═══ DATASET EXTRACT ═══

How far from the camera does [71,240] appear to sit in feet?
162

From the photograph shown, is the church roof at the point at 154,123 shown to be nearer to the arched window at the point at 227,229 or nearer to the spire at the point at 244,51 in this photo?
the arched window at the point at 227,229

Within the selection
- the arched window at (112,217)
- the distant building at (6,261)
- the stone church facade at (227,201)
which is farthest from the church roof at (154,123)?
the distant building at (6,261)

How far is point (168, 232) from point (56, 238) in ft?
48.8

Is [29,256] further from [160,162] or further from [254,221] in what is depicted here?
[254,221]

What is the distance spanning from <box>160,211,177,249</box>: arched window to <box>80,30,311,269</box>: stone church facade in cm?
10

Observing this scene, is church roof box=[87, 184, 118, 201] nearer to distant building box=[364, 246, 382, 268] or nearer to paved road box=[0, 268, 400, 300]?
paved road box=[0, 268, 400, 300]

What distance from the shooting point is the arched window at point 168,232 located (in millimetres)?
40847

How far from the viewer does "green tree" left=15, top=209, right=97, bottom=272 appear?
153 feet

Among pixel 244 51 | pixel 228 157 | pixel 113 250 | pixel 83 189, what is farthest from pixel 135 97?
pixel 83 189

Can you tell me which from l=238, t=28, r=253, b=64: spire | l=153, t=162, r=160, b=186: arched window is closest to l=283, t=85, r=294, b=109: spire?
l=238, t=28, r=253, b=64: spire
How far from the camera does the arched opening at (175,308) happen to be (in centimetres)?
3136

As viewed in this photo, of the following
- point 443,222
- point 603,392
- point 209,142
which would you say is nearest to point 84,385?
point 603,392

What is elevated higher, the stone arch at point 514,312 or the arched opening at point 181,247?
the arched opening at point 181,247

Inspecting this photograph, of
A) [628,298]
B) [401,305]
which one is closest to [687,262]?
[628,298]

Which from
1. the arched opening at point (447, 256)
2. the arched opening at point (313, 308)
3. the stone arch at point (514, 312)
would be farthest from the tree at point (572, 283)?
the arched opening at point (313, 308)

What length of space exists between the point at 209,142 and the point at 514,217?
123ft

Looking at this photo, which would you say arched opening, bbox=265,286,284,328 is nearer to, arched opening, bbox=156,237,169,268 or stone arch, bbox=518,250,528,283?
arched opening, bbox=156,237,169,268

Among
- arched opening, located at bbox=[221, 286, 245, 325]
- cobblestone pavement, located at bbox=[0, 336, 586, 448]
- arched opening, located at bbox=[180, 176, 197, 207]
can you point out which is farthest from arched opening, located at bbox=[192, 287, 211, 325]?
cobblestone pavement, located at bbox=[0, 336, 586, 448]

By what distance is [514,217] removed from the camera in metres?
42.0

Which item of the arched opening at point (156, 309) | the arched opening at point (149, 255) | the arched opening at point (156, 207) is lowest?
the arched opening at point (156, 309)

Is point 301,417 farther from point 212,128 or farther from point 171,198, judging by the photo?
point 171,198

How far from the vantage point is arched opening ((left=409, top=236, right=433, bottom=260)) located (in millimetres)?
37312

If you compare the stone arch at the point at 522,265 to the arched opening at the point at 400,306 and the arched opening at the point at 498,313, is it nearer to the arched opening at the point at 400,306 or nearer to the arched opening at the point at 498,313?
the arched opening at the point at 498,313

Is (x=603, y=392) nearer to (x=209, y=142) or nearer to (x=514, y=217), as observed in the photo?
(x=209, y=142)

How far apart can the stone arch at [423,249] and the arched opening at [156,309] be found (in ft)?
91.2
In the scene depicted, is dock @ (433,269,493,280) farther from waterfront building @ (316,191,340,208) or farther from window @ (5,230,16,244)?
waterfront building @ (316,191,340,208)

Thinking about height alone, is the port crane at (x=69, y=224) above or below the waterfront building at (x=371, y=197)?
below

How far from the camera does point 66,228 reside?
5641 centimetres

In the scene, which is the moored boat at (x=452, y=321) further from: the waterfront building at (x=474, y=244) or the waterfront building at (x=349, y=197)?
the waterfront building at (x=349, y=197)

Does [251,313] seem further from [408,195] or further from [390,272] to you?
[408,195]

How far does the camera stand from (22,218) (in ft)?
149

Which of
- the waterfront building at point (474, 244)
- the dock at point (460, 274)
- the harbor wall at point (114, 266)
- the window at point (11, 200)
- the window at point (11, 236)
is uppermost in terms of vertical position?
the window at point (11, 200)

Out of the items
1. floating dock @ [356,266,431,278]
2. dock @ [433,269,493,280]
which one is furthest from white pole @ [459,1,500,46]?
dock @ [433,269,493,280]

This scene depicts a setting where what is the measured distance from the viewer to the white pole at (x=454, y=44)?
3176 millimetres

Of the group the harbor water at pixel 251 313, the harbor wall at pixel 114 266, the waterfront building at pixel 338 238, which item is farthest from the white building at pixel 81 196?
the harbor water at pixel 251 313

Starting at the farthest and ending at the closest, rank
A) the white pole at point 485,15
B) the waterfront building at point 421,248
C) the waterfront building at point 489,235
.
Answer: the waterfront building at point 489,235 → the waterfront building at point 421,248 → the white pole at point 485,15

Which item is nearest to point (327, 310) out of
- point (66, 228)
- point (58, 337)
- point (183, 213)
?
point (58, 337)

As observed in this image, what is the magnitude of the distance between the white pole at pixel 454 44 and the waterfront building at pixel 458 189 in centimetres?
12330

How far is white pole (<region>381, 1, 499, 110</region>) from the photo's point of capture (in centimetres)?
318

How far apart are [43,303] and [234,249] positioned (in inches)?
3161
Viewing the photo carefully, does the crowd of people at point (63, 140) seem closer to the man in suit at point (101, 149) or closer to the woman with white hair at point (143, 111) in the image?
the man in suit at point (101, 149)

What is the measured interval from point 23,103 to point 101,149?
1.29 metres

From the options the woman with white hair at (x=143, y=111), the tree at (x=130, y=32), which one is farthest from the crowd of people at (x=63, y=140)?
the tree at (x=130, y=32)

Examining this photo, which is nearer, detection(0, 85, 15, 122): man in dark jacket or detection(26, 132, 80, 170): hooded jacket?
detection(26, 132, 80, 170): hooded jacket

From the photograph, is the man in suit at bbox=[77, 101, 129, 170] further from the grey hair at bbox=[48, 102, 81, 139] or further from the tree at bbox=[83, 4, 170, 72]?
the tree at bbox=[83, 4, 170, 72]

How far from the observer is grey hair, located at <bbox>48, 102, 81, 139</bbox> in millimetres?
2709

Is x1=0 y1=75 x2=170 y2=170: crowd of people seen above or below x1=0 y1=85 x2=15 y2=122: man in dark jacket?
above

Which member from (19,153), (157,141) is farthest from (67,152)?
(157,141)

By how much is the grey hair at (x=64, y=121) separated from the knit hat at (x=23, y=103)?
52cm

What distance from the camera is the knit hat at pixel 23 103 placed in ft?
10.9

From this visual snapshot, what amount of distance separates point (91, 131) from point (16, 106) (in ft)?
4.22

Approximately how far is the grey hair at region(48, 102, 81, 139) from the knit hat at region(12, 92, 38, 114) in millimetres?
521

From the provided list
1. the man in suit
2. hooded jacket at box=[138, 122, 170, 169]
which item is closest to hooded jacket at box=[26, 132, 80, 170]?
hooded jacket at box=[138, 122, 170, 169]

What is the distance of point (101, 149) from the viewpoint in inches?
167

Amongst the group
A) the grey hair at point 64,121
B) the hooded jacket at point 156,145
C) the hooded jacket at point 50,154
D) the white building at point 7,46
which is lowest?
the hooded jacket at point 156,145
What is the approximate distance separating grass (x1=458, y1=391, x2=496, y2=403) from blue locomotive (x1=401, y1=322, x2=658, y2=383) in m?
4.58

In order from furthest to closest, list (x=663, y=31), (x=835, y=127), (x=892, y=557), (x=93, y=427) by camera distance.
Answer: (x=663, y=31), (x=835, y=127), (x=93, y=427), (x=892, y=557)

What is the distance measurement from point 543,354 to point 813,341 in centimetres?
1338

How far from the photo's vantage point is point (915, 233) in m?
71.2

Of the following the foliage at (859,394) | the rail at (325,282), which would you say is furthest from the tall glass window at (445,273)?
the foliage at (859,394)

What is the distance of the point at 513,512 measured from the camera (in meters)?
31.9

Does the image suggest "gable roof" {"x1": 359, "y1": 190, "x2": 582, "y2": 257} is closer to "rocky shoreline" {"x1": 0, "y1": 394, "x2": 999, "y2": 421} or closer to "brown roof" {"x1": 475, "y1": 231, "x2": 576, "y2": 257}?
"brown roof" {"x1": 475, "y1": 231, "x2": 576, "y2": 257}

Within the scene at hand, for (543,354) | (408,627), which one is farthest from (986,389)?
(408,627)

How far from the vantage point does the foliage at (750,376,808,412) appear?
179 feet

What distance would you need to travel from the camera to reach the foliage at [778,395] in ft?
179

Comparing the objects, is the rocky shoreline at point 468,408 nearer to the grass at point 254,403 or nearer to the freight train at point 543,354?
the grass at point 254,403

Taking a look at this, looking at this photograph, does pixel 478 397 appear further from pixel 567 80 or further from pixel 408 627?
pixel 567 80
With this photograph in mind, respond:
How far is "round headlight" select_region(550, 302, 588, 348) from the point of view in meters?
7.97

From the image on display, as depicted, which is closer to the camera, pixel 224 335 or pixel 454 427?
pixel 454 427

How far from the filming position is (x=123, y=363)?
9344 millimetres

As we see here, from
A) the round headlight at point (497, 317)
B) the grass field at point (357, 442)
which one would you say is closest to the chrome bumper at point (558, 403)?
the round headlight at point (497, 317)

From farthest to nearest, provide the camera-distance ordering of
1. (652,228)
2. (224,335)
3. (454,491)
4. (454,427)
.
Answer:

═══

**THE REQUEST**
Update the entries from the line containing "Is (x=603, y=392)" through the line containing "5641 centimetres", changing "port crane" to "harbor crane" and leaving everything else as it is. Return only those lines.

**REPLY**
Is (x=603, y=392) nearer to (x=209, y=142) or nearer to (x=514, y=217), as observed in the photo?
(x=209, y=142)

How far apart can the stone arch at [423,249] and the arched opening at [156,309] be found (in ft)?
91.2
In the scene depicted, is dock @ (433,269,493,280) farther from waterfront building @ (316,191,340,208) or farther from window @ (5,230,16,244)?
waterfront building @ (316,191,340,208)

Thinking about height alone, is the harbor crane at (x=69, y=224) above or below the waterfront building at (x=371, y=197)?
below

How far from the camera does point 66,228 reside?
5641 centimetres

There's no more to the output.